高次脳機能障害者の復職支援・評価についてNo2〜言語聴覚士のお仕事〜
前回、病院と職場では環境が大きく変わるため、多くの高次脳機能障害者の方は、復職してから困難な経験をすることについてお話しました。
記事はこちらです→高次脳機能障害者の復職支援・評価についてNo1
今回は、復職が可能であるかの評価とその難しさについてです。
検査結果から、おおまかな判断をする
病院では、高次脳機能障害と診断された患者さんや、疑わしいと思われる患者さんに対して、何種類かの神経心理学検査を実施し、その結果から、およその知的レベル、高次脳機能障害の程度、コミュニケーション能力を判定します。そして、患者さんや家族に、復職が困難であるか、可能であるかをお伝えします。

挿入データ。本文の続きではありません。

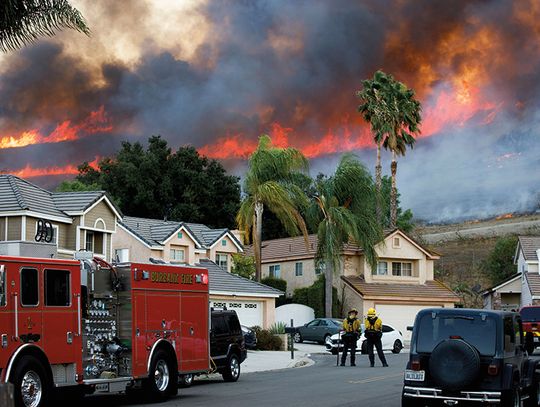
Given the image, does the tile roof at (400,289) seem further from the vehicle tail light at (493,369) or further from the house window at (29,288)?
the vehicle tail light at (493,369)

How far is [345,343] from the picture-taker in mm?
31625

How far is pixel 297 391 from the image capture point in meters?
21.9

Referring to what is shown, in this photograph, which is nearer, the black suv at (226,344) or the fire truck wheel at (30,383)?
the fire truck wheel at (30,383)

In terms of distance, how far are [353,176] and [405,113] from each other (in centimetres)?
1257

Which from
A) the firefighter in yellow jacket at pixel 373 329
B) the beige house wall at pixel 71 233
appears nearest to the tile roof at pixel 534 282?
the beige house wall at pixel 71 233

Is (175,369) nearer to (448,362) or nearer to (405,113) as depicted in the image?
(448,362)

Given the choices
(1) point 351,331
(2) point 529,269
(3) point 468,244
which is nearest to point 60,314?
(1) point 351,331

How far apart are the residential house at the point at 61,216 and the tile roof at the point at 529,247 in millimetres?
37285

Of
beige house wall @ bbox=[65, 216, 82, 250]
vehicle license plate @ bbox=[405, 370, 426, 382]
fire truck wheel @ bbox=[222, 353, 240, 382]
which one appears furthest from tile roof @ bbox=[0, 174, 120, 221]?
vehicle license plate @ bbox=[405, 370, 426, 382]

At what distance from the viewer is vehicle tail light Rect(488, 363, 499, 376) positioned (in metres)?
14.7

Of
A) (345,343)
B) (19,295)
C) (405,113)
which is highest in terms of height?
(405,113)

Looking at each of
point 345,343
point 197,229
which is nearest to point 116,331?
point 345,343

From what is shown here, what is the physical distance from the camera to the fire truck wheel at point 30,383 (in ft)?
51.5

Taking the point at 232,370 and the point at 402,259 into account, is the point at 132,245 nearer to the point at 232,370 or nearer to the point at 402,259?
the point at 402,259
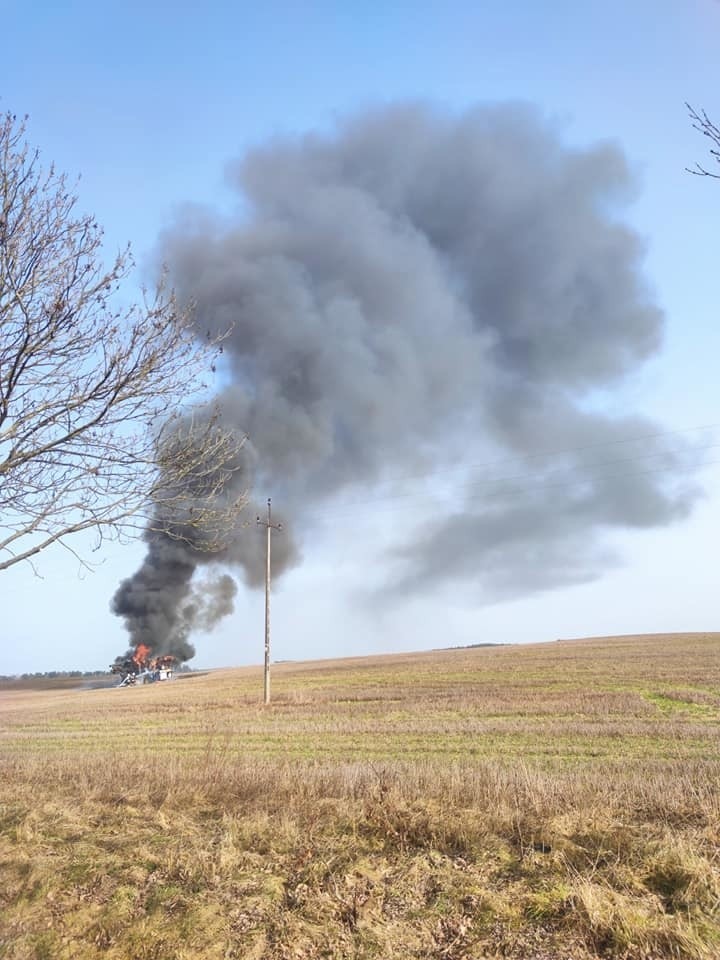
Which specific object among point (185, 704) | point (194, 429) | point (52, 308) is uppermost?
point (52, 308)

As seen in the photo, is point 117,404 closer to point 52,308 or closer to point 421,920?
point 52,308

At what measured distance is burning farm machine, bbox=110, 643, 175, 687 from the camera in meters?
58.8

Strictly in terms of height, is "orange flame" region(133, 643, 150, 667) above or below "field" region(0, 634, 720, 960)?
below

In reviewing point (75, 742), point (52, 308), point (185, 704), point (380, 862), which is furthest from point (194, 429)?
point (185, 704)

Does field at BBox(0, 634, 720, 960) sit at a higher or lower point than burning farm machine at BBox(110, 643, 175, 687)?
higher

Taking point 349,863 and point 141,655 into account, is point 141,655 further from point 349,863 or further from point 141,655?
point 349,863

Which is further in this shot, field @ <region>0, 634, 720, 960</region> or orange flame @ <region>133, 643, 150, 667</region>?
orange flame @ <region>133, 643, 150, 667</region>

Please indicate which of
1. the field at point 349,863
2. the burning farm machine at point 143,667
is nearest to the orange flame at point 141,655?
the burning farm machine at point 143,667

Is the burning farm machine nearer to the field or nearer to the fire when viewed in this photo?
the fire

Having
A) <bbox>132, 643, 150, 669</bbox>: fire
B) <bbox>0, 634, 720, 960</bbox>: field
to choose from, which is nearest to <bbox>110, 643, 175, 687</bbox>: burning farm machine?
<bbox>132, 643, 150, 669</bbox>: fire

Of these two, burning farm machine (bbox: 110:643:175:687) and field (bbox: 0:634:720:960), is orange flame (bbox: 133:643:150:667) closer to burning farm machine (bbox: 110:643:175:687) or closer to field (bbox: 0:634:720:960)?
burning farm machine (bbox: 110:643:175:687)

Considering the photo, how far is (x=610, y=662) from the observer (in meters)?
35.9

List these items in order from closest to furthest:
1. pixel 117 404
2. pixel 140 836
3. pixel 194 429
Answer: pixel 140 836
pixel 117 404
pixel 194 429

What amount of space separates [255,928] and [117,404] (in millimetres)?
4823
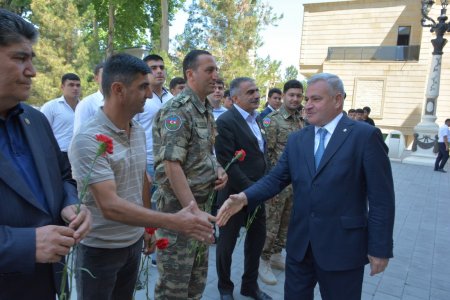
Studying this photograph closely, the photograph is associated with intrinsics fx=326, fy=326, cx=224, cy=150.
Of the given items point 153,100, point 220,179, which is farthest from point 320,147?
point 153,100

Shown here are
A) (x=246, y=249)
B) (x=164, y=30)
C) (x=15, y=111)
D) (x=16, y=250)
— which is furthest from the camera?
(x=164, y=30)

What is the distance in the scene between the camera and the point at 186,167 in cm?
245

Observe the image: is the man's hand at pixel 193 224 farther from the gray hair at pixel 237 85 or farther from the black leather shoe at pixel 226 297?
the gray hair at pixel 237 85

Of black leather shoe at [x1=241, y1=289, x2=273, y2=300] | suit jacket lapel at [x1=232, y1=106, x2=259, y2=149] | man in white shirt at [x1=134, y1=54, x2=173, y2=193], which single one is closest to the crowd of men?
suit jacket lapel at [x1=232, y1=106, x2=259, y2=149]

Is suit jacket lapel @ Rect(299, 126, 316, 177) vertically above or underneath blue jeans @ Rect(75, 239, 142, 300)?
above

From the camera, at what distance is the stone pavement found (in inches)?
148

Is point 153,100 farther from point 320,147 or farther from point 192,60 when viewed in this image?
point 320,147

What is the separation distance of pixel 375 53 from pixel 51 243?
1082 inches

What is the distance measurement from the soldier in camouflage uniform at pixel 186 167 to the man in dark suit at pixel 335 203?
0.32 meters

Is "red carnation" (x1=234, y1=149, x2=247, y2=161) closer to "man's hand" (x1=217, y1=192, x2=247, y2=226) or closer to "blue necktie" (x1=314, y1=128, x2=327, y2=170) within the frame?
"man's hand" (x1=217, y1=192, x2=247, y2=226)

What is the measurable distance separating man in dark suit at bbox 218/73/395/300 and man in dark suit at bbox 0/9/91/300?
1.17 metres

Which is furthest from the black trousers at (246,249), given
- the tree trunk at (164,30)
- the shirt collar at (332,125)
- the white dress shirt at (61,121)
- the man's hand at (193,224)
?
the tree trunk at (164,30)

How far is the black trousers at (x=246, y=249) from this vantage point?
3.35 meters

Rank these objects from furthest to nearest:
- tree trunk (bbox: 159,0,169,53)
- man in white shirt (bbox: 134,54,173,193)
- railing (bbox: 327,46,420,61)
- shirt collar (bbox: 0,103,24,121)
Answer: railing (bbox: 327,46,420,61), tree trunk (bbox: 159,0,169,53), man in white shirt (bbox: 134,54,173,193), shirt collar (bbox: 0,103,24,121)
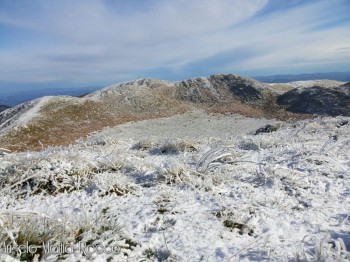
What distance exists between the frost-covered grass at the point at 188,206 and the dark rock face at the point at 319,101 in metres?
33.3

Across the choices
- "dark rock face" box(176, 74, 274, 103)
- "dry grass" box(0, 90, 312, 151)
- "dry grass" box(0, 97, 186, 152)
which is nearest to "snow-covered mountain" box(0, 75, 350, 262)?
"dry grass" box(0, 97, 186, 152)

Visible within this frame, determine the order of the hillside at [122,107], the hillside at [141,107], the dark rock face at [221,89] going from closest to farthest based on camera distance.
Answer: the hillside at [122,107], the hillside at [141,107], the dark rock face at [221,89]

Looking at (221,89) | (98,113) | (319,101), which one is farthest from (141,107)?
(319,101)

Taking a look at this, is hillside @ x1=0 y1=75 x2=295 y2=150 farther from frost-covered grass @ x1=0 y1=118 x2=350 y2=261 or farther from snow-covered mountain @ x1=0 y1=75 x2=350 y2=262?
frost-covered grass @ x1=0 y1=118 x2=350 y2=261

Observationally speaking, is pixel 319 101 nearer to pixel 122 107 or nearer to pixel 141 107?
pixel 141 107

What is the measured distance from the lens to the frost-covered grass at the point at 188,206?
122 inches

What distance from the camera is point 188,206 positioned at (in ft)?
14.2

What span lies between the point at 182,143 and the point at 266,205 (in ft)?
16.7

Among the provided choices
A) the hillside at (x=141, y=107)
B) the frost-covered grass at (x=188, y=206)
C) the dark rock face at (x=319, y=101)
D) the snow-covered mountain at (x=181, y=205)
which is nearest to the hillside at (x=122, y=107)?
the hillside at (x=141, y=107)

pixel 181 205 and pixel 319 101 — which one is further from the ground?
pixel 181 205

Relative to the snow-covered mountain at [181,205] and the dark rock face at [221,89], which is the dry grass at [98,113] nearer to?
the dark rock face at [221,89]

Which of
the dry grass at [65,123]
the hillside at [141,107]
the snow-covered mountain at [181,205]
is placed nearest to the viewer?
the snow-covered mountain at [181,205]

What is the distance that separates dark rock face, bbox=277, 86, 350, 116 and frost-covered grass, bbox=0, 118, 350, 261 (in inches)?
1312

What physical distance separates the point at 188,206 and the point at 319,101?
39180mm
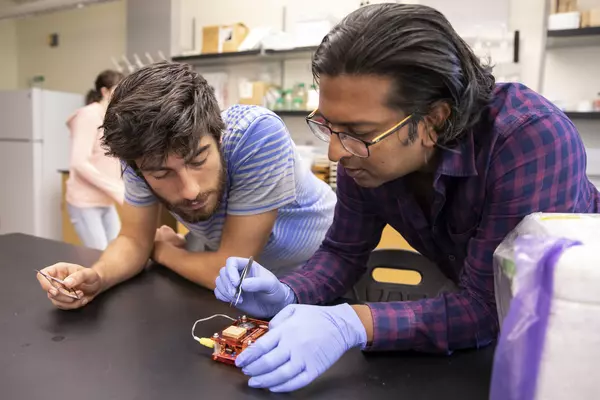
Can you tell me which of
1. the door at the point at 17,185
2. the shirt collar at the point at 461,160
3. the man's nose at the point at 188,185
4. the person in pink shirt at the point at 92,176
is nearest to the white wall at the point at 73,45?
the door at the point at 17,185

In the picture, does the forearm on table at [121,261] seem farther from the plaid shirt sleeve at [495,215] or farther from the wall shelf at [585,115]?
the wall shelf at [585,115]

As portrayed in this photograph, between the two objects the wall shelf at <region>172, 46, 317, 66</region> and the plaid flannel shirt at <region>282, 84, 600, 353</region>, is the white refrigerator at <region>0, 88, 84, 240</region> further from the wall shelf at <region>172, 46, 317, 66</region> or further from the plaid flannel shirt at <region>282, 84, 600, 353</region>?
the plaid flannel shirt at <region>282, 84, 600, 353</region>

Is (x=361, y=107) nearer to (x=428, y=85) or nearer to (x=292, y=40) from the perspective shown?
(x=428, y=85)

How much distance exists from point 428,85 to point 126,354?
64cm

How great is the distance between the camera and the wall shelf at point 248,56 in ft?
10.2

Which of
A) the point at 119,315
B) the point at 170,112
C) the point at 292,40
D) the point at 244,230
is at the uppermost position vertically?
the point at 292,40

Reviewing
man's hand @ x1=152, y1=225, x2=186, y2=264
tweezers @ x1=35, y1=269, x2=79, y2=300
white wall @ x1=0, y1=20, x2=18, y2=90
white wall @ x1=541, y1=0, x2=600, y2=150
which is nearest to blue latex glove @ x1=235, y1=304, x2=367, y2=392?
tweezers @ x1=35, y1=269, x2=79, y2=300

困難である場合は、年金申請をするなど生活基盤を整えるため福祉の分野に繋げる必要があり、また別でお話ししますが、その一つである障害者手帳についてはこちらに書きました。
可能と思われる場合でも、リハビリテーションがどの程度必要であるかをお伝えしなくてはいけません。この時、検査結果はあくまでもおおまかな判断基準にすぎず、次にあげる労働環境や、患者さんの要因と合わせて判断することになります。
検査結果だけで判断はできないから難しい
復職は個人の能力以外に、病前にどんなお仕事を、どのような職場でしていたのかという労働環境が大きく影響します。例えば、
- 業務量や、残業時間はどの程度か?
- 通勤時間や、交通手段、ラッシュの程度はどうか?
- 人員配置にゆとりがあるか?
- 病前の人間関係は良好であったか?
- 職場の人が、高次脳機能障害について理解があるのか?
- 可能である業務に変更(配置転換)はできるのか?
といった点を考慮しなくてはなりません。
さらに、患者さん自身に「どうしても職場に戻りたい」という意欲があるのかどうかも影響します。しかし、この意欲が、高次脳機能障害者では持ちにくいのです。なぜなら、自分の状況が理解できず「仕事なんてすぐにできる」と思っている(病識低下と言う)、「もう何もできない、したくない」と感じている(意欲低下と言う)人が多いからです。これらが原因で、私たちから見たら、リハビリをやれば病前まである程度は機能回復するレベルなのに、やらない、拒否するという人も多く見られます。当然、回復は遅れてしまいますし、必要な支援もスムーズにできません。
これらを踏まえて、病院におけるリハビリテーションでは何をすべきか、またお話ししたいと思います。